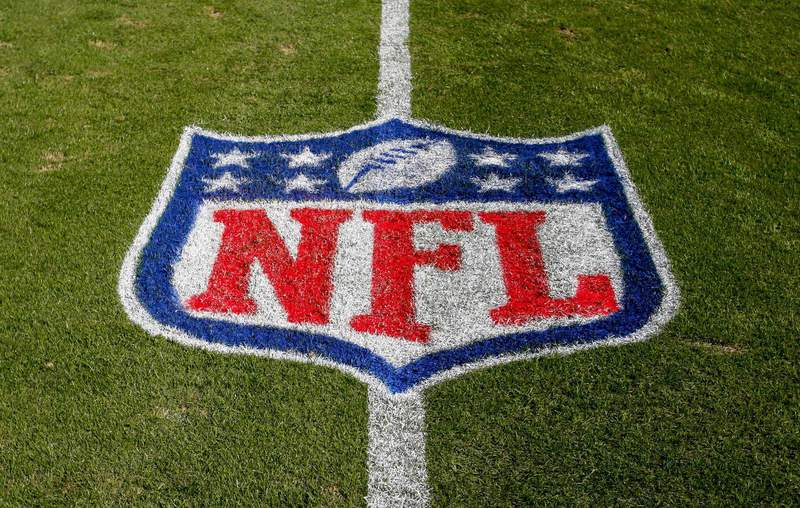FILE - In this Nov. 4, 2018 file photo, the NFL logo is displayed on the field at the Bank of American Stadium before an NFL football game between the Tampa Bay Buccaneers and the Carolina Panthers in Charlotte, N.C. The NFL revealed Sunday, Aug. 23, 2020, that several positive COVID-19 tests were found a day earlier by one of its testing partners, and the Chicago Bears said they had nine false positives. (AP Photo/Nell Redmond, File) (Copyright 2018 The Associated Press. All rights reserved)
--
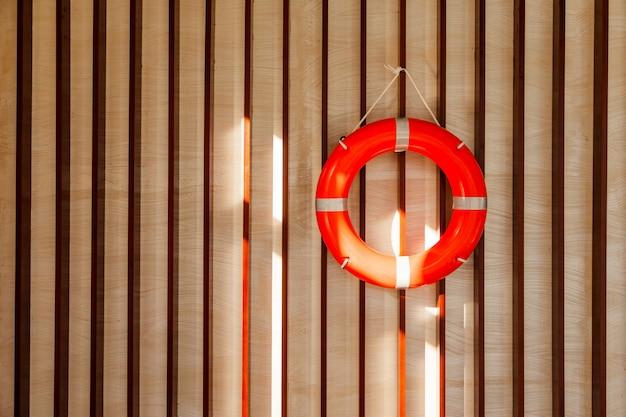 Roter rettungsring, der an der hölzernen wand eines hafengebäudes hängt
...
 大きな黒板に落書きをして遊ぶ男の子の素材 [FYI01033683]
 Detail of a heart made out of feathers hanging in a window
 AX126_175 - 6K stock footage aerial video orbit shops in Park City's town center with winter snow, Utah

**DESCRIPTION OF THE TASK:**
Keep both end lines and retype everything in the records above from the line containing "大きな黒板に落書きをして遊ぶ男の子の素材 [FYI01033683]" through the line containing "AX126_175 - 6K", exactly, with nothing else.

**RESPONSE AREA:**
 大きな黒板に落書きをして遊ぶ男の子の素材 [FYI01033683]
 Detail of a heart made out of feathers hanging in a window
 AX126_175 - 6K stock footage aerial video orbit shops in Park City's town center with winter snow, Utah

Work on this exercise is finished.